Members of the Employees’ Provident Fund (EPF) are unable to view interest credits of 8.1% for 2021-22 in their retirement savings accounts due to “a software upgrade” to ring in a tax on PF savings over ₹2.5 lakh a year introduced in the Budget 2021-22, the Union Finance Ministry said.
"There is no loss of interest for any subscriber. The interest is being credited in the accounts of all EPF subscribers. However, that is not visible..." the Ministry said, citing the software upgrade being implemented by the Employees' Provident Fund Organisation (EPFO).
"For all outgoing subscribers seeking settlement and for subscribers seeking withdrawal, the payments are being done inclusive of the interest," the Ministry said in response to a tweet from former Infosys Technologies’ director Mohandas Pai.
Mr. Pai, in his tweet, tagged Prime Minister Narendra Modi and Union Finance Minister Nirmala Sitharaman, stating: “Dear EPFO, where is my interest?... need reforms! Why should citizens suffer because of bureaucratic inefficiency? Pl[ease] help.”
For 2020-21, the EPFO board chaired by the Labour Minister had approved an annual dividend of 8.5% for crores of EPF members, but that was only credited into their accounts by December 2021. In March 2022, the EPF rate for 2021-22 was slashed to 8.1%, the lowest level since 1977-78.
The Finance Ministry approved the snipped EPF rate for 2021-22 in June and it was expected that members will get interest credits to their accounts soon after.

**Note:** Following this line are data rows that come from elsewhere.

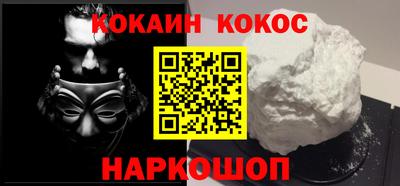 соль ск Бузулук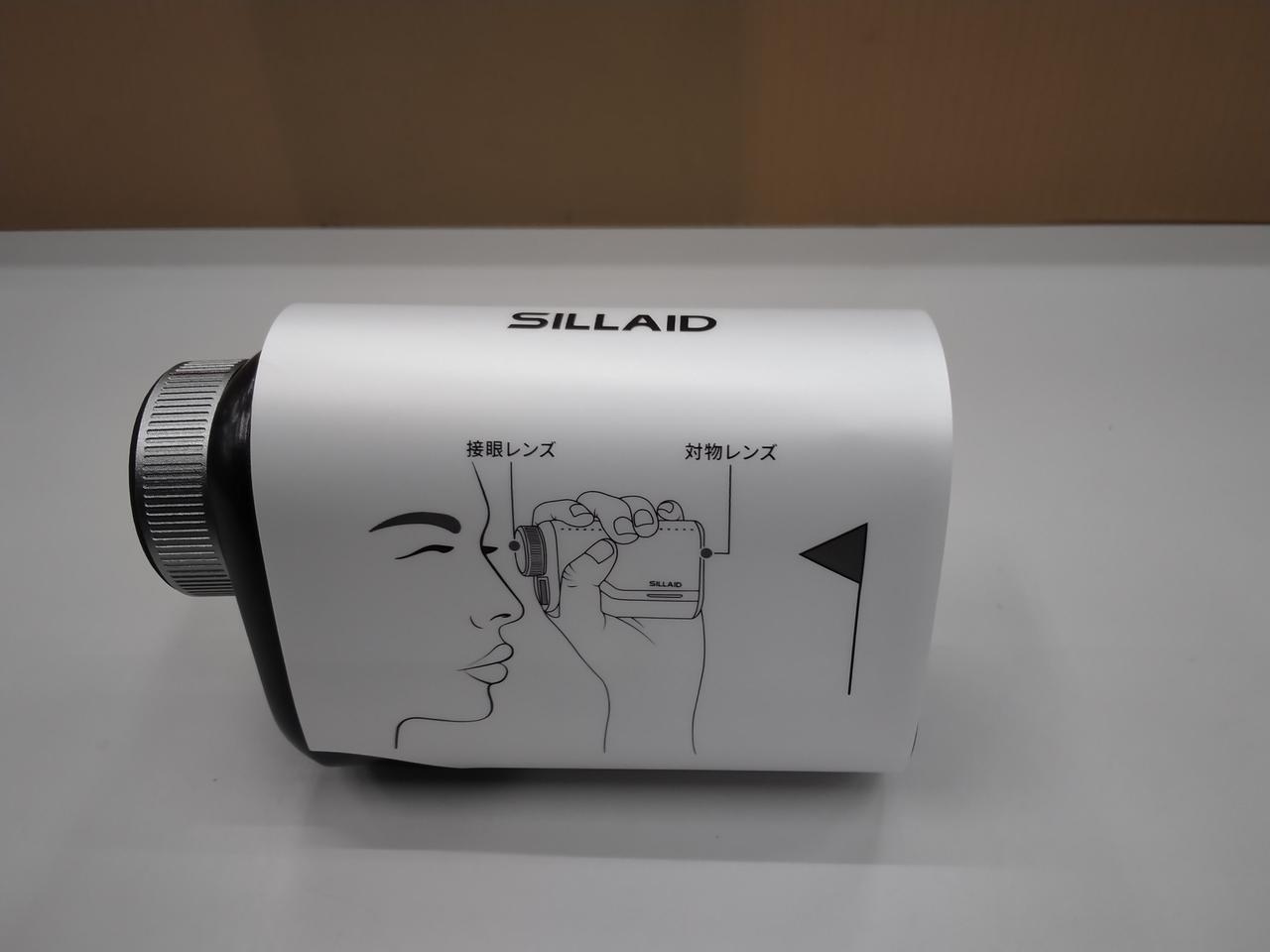 ※シュリンク付き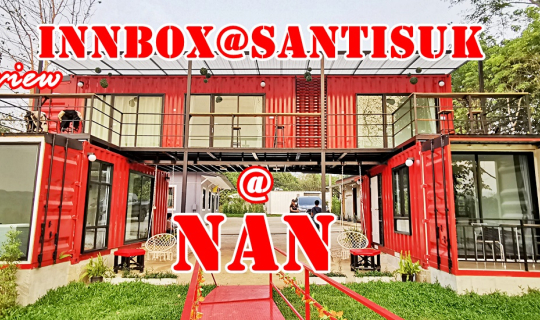 cover Review...INNBOX@Santisuk คอนเทรนเนอร์ โฮเทล แห่งแรก และแห่งเดียวของ อ.สันติสุข น่าน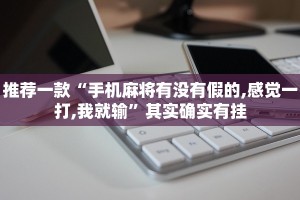 推荐一款“手机麻将有没有假的,感觉一打,我就输”其实确实有挂
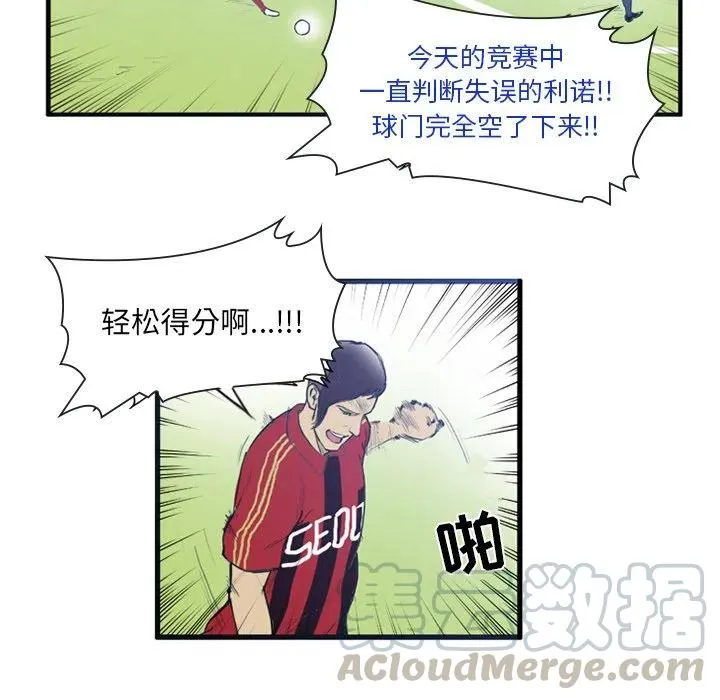 14 第10页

Mr. Pai, in his tweet, also sought interventions from the Department for Promotion of Investment and Internal Trade under the Commerce and Industry Ministry and Sanjeev Sanyal, a member of the PM’s Economic Advisory Council. The EPFO is the country’s largest retirement fund manager, handling assets of over ₹16 lakh crore, and comes under the administrative control of the Union Ministry for Labour and Employment, led by Bhupender Yadav.
The ex-CFO of Infosys also shared the link to an article by a former professorial fellow at the National University of Singapore, Mukul Asher on a portal, moneycontrol.com, mooting reforms in the EPF interest credit process.
While thanking the Finance Ministry for responding to his concerns, Mr. Pai further asked: "But can you explain why the interest credit is very delayed every year? EPFO accounts are fully electronic! Why cannot interest be credited within 30 days after year end."
Government as well as private sector employees are allowed to make voluntary contributions over and above the statutory deductions into the GPF (General Provident Fund) or EPF, respectively. EPF accounts are mandatory for employees earning up to ₹15,000 a month in firms with over 20 workers, with 12% of the basic pay and dearness allowance deducted as employees’ contribution and another 12% remitted by the employer.
As of March 2020, the EPFO had 24.77 crore members, of which 14.36 crore members had been allotted Unique Account Numbers and about five crore were active contributors during 2019-20.
Citing a misuse of the tax exemptions on Provident Fund incomes, Ms. Sitharaman had said that all income on PF contributions over ₹2.5 lakh a year will be taxable from 2021-22.
In September 2021, the Income Tax department introduced rules asking for all PF accounts to be split into two – one with taxable contributions and interest earned thereon, and another with the non-taxable contribution, which included the closing balance of the PF account as on March 31, 2021, and all fresh non-taxable contributions and interest thereon.
The ₹2.5 lakh annual contribution limit applies for EPF members, while in GPF or other PFs where there is no contribution from the employer, the tax-free threshold has been set at ₹5 lakh.